Für eine Woche wurde aus der Freien Schule Heckenbeck ein eigener Staat: Tikota

In der Woche ab dem 3. November verwandelten über 120 Schüler*innen das Schulgelände in ein lebendiges Gemeinwesen mit eigener Regierung, eigenen Betrieben und kreativen Angeboten. Das Highlight: Am Mittwochnachmittag öffnete Tikota seine Grenzen und Türen für Eltern, Freunde und Verwandte, die einen Einblick in das bunte Treiben erhalten konnten.

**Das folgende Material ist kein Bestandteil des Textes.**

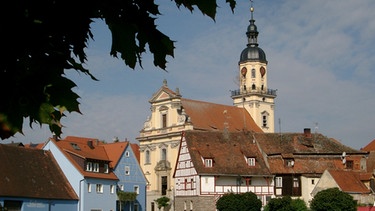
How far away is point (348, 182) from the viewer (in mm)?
52062

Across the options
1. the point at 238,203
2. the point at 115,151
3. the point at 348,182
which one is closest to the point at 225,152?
the point at 238,203

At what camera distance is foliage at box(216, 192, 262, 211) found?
47719 millimetres

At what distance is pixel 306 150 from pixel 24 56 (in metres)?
55.1

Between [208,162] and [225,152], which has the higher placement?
[225,152]

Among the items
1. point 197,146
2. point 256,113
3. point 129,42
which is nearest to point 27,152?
point 197,146

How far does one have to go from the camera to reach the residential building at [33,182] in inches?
1804

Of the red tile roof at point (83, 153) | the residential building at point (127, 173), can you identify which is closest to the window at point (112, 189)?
the red tile roof at point (83, 153)

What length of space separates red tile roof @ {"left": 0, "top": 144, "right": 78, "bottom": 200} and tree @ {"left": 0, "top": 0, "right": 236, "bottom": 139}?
43736 mm

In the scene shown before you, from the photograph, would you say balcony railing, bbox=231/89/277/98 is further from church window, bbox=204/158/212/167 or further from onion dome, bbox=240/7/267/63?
church window, bbox=204/158/212/167

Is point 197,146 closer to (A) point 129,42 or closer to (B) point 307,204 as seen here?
(B) point 307,204

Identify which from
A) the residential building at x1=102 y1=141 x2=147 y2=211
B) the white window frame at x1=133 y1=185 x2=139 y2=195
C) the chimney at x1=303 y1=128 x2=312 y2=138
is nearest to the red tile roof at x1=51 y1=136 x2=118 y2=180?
the residential building at x1=102 y1=141 x2=147 y2=211

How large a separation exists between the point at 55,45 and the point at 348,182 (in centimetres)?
5184

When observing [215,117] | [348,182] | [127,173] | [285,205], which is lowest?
[285,205]

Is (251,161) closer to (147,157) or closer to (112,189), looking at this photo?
(112,189)
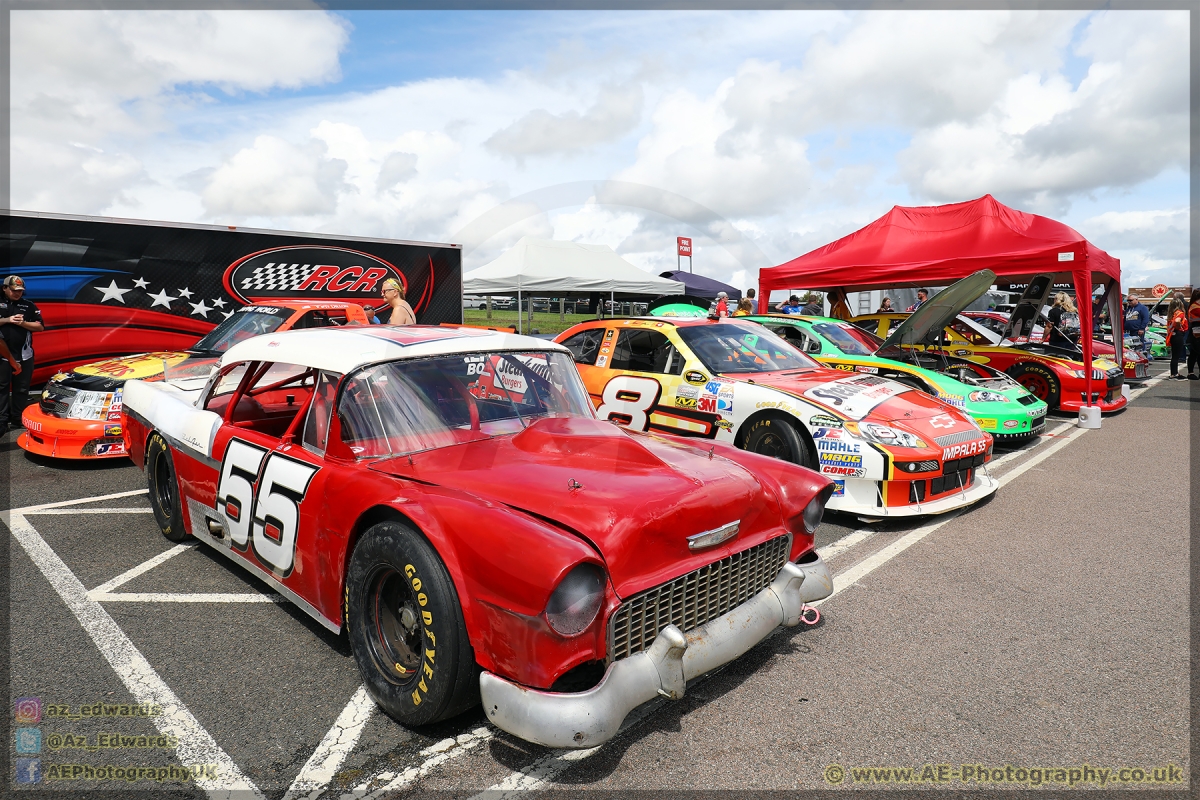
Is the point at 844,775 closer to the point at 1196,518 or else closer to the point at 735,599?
the point at 735,599

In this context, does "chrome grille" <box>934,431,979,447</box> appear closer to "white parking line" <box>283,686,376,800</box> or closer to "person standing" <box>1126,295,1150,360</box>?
"white parking line" <box>283,686,376,800</box>

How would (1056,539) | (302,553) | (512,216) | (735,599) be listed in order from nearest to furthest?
(735,599)
(302,553)
(512,216)
(1056,539)

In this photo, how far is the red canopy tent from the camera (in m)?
9.41

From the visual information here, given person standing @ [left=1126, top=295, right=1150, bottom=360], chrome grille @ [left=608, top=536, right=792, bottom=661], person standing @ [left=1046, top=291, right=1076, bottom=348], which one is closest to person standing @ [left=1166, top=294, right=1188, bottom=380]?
person standing @ [left=1126, top=295, right=1150, bottom=360]

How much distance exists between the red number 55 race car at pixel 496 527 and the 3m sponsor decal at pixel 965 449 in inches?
89.1

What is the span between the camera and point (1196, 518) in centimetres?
482

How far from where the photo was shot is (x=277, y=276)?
10.1m

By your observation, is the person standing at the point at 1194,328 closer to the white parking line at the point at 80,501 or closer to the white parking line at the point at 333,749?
the white parking line at the point at 333,749

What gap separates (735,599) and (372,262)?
9921 millimetres

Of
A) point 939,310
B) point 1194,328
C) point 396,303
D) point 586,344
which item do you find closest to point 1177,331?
point 1194,328

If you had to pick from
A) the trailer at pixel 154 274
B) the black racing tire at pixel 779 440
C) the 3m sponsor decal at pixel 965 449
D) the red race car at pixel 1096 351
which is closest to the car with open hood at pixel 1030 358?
the red race car at pixel 1096 351

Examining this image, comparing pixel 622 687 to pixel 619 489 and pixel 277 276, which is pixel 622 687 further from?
pixel 277 276

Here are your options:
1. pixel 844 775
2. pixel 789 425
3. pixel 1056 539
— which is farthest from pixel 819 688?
pixel 1056 539

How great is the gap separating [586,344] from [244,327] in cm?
376
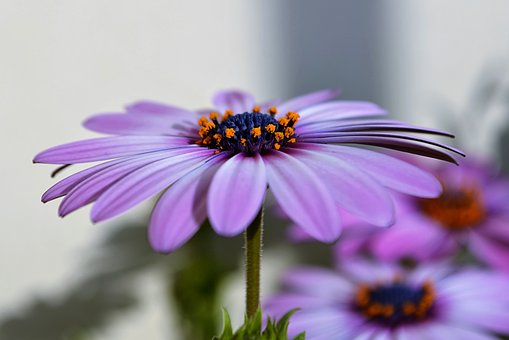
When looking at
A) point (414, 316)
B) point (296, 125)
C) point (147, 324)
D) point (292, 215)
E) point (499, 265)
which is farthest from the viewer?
point (147, 324)

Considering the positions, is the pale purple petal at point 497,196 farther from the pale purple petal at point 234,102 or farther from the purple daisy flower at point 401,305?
the pale purple petal at point 234,102

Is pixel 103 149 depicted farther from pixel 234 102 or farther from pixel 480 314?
pixel 480 314

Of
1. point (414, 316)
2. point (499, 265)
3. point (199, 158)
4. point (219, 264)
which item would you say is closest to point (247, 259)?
point (199, 158)

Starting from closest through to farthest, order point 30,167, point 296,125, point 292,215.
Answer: point 292,215 → point 296,125 → point 30,167

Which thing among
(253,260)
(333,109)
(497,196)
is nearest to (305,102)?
(333,109)

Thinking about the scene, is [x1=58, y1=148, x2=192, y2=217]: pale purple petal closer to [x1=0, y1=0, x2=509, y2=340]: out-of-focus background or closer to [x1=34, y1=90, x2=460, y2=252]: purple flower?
[x1=34, y1=90, x2=460, y2=252]: purple flower

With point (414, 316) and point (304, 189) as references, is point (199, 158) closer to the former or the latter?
point (304, 189)
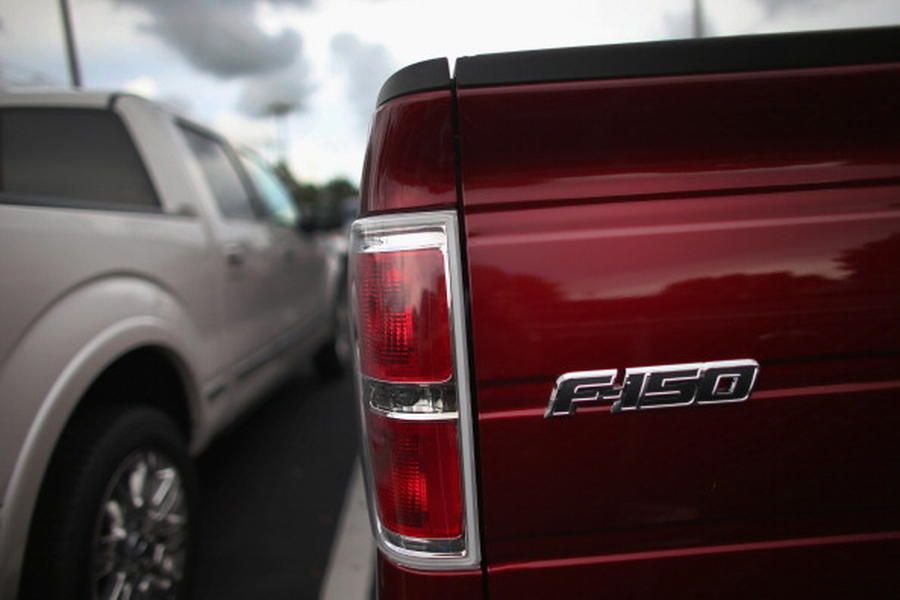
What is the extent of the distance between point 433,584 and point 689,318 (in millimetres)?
607

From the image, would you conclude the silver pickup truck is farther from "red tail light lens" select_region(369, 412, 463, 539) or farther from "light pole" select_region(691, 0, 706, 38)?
"light pole" select_region(691, 0, 706, 38)

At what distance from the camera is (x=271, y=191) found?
4.18 metres

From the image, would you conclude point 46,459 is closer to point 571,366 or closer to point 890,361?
point 571,366

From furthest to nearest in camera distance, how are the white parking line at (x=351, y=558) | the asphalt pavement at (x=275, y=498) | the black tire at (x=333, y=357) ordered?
the black tire at (x=333, y=357) < the asphalt pavement at (x=275, y=498) < the white parking line at (x=351, y=558)

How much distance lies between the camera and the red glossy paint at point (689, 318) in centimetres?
90

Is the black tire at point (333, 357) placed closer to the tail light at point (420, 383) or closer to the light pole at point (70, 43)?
the tail light at point (420, 383)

Tikota entstand vollständig als eigenständiges Projekt der Schüler*innen: Sie entwickelten den Namen des Staates, die Währung Tikkis – die in 10-, 50- und 100er-Scheinen kursierten – und organisierten ein funktionierendes System von Betrieben, Regierung mit verschiedenen Ministerien, einer Polizei, einer Bank sowie einem Finanz- und Gesundheitsamt.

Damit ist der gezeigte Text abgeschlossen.